▸ Records excerpted from a collection
= = = =

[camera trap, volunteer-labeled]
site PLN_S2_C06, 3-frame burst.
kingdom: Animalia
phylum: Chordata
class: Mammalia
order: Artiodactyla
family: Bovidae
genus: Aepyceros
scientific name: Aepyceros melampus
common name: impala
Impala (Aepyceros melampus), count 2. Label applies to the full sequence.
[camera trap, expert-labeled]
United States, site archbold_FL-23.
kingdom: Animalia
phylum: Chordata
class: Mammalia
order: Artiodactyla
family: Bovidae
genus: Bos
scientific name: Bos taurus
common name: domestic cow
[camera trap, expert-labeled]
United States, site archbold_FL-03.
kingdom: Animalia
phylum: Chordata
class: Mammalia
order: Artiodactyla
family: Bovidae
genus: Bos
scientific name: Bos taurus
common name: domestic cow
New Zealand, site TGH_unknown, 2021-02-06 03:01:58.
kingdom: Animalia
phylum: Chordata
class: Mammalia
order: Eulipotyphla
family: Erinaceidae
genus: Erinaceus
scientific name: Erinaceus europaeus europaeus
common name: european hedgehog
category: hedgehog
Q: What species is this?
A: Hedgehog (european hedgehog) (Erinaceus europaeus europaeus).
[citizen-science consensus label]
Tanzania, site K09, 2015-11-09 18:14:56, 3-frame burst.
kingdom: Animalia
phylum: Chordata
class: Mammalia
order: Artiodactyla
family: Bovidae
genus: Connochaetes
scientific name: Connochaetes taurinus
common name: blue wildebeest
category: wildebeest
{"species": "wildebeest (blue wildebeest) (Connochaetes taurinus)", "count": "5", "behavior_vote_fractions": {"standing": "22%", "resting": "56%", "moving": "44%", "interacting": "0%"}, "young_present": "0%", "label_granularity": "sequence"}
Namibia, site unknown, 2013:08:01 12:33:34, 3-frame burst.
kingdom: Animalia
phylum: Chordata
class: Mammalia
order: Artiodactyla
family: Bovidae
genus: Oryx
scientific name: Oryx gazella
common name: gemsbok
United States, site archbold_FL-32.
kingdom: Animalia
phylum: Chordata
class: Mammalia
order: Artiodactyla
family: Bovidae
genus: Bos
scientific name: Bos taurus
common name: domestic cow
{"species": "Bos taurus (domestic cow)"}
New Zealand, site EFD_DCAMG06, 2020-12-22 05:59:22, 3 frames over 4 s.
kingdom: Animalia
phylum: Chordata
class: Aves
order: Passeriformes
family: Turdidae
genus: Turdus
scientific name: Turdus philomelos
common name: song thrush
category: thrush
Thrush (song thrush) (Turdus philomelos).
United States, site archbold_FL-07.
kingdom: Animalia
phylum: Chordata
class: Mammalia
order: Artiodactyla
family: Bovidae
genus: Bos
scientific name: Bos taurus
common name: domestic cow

= = = =

▸ Exercise
Filter the data for the string "species". Copy each matching line.

▸ Solution for this exercise
Q: What species is this?
{"species": "wildebeest (blue wildebeest) (Connochaetes taurinus)", "count": "5", "behavior_vote_fractions": {"standing": "22%", "resting": "56%", "moving": "44%", "interacting": "0%"}, "young_present": "0%", "label_granularity": "sequence"}
{"species": "Bos taurus (domestic cow)"}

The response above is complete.